In other words, most of stress is related directly or indirectly to financial pressure (Brzozowski and Visano 2020; Friedline, Chen, and Morrow 2021; Wilkinson 2016). Stress is not a choice variable. It is a negative externality mostly imposed on the individual by the economic system, like the financial crisis or the federal minimum wage which is $5 less in real terms than it was in 1968. Alternatively, it can also be a consequence of individual action that fails to take the long-term effects of stress into consideration. This can occur because the biological effects of stress are both uncertain and take decades to materialize. Hyperbolic discounting may make it desirable to work instead of taking a half-day off in order to go to the doctor but over an extended period of time such myopic decisions impact the biological system (Laibson 1998). Furthermore, financial considerations forced many low-income essential workers to work even during the Covid lockdown, generating stress in the process. So, stress is not a variable people consciously choose.

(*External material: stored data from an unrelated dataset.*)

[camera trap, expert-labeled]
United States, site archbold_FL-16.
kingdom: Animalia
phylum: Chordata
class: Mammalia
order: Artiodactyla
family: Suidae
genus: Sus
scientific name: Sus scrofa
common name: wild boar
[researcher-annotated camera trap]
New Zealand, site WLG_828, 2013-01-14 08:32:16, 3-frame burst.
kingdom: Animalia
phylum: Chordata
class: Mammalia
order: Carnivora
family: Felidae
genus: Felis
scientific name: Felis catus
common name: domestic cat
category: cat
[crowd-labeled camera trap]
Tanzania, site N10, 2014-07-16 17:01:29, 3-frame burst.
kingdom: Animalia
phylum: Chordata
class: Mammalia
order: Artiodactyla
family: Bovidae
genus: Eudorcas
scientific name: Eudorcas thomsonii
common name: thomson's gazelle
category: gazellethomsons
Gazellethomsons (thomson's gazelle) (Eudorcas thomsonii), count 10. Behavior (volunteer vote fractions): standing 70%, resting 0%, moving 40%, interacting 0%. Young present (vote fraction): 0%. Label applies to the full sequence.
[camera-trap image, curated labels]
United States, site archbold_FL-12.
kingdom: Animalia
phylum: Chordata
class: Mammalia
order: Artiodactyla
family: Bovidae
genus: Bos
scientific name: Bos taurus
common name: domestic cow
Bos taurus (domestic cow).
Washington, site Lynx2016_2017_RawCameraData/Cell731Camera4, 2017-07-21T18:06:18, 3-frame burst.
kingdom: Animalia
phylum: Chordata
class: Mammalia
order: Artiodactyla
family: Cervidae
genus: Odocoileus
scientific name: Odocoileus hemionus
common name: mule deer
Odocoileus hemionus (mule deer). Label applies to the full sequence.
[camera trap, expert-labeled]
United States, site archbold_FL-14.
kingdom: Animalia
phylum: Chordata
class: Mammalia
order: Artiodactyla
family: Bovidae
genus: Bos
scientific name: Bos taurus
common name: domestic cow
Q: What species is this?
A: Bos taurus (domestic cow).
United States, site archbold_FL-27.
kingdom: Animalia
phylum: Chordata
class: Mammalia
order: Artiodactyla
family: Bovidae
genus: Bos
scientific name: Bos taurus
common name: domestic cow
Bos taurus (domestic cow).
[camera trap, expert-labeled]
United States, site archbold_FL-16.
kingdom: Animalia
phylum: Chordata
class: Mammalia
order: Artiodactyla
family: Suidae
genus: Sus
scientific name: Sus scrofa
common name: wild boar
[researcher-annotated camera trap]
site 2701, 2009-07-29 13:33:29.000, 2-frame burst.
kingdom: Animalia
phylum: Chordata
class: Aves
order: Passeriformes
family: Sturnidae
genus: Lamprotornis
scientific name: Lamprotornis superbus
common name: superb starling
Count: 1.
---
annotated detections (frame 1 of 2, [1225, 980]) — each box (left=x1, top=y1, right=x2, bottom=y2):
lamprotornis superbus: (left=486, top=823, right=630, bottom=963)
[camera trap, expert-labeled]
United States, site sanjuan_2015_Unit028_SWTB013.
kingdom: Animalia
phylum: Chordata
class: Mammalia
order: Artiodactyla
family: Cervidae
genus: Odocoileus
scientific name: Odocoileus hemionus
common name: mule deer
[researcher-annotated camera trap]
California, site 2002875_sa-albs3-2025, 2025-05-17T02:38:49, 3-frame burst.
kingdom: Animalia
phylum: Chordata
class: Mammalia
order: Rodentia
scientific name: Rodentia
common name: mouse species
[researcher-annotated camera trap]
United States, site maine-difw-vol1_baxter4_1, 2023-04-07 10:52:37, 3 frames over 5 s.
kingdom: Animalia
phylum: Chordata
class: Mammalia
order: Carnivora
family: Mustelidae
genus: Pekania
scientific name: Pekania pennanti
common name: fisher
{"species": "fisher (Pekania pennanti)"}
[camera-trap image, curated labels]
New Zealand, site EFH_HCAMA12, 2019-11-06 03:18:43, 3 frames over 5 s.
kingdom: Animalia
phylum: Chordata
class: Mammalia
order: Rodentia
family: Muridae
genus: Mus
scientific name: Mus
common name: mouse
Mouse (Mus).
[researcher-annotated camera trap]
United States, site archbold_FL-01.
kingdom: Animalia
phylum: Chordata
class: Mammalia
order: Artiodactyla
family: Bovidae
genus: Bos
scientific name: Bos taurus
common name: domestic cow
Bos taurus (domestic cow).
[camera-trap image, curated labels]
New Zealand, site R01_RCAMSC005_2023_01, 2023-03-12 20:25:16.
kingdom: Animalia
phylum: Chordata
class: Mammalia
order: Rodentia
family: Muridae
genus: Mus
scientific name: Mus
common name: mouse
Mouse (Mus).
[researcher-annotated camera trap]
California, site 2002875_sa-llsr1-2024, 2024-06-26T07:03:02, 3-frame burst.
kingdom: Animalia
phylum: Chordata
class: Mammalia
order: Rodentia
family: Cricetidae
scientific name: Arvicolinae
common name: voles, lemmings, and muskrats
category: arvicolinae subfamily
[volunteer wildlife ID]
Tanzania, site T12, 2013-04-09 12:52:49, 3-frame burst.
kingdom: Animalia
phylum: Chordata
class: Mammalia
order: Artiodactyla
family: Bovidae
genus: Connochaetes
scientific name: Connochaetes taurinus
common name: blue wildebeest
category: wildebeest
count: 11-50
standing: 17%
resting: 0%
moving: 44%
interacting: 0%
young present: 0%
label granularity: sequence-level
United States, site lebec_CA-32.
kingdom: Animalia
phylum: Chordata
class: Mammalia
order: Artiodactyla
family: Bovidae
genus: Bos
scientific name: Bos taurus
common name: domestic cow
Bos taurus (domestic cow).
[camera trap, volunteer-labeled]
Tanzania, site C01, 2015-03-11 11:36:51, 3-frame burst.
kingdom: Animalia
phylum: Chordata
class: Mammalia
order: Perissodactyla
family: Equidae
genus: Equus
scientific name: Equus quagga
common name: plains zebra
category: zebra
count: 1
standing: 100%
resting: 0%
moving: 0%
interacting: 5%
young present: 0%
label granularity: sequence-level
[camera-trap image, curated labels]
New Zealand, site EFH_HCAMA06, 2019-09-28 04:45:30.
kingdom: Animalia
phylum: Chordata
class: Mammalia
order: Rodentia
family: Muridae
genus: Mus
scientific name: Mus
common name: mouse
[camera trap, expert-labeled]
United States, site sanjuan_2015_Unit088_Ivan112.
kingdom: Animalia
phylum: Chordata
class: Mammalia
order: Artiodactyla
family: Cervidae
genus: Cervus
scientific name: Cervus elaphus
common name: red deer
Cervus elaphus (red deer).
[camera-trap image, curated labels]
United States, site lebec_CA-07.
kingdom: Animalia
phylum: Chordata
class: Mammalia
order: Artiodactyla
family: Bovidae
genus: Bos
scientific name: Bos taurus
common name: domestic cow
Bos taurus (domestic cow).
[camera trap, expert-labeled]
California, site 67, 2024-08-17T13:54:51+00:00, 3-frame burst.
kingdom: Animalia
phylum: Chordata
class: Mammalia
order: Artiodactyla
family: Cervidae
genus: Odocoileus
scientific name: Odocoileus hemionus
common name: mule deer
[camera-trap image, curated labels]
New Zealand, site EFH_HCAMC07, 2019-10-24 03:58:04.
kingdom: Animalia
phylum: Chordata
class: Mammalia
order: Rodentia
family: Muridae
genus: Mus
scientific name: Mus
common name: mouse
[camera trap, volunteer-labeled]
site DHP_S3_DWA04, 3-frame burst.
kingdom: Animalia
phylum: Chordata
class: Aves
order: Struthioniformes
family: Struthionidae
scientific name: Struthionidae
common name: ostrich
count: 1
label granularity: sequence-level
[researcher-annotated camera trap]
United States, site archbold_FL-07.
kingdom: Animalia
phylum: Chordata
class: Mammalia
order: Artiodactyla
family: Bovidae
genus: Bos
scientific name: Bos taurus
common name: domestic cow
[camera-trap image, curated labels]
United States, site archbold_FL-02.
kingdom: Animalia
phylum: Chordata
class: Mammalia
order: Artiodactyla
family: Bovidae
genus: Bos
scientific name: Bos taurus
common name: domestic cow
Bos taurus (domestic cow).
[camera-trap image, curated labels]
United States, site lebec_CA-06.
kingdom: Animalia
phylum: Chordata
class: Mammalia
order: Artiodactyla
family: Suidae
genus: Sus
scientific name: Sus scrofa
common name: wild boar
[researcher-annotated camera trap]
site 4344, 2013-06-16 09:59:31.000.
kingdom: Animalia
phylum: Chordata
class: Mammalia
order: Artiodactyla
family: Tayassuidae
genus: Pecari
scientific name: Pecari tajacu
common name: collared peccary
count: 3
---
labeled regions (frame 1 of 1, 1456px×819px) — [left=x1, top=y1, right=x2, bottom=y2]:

read more: http://www.paecon.net/PAEReview/issue101/Komlos101.pdf

  1. deshoebox
    December 7, 2022 at 12:07 pm

    If you are not familiar with the work of Gabor Mate, a Hungarian-born physician who worked for many years with the most vulnerable people in Vancouver, B. C., I recommend his work on the subject of stress and its effects: When the Body Says No. Of course stress is not consciously chosen, but it is unavoidable for many people in an economic system which creates and worsens poverty and inequality for tens of millions of families, a system which intentionally generates ever-new incentives for over-spending on useless novelties and which fails to provide for the necessities of life such as affordable health care, education, old-age security, and leisure for the many life-supporting non-paying activities that people need.

  2. Steven Klees
    December 11, 2022 at 5:18 pm

    What are the implications of stress being a negative externality through “countless pathways?” Each of those pathways therefore represent an economic activity that needs government intervention
    because the impact of stress is creating massive disutility and an economic system that is Pareto inefficient along multiple dimensions. The neoliberal belief that externalities are not substantial enough to justify intervention is simply not true. Neoclassical economics falls apart in so many ways, the major presence of externalities everywhere being one of them. It also makes me think of Dani Rodrik’s argument that creating good jobs yields massive positive externalities, implying that the government should be extensively involved in making that happen. Neoclassical economics is a house of cards that falls of its own weight if closely examined.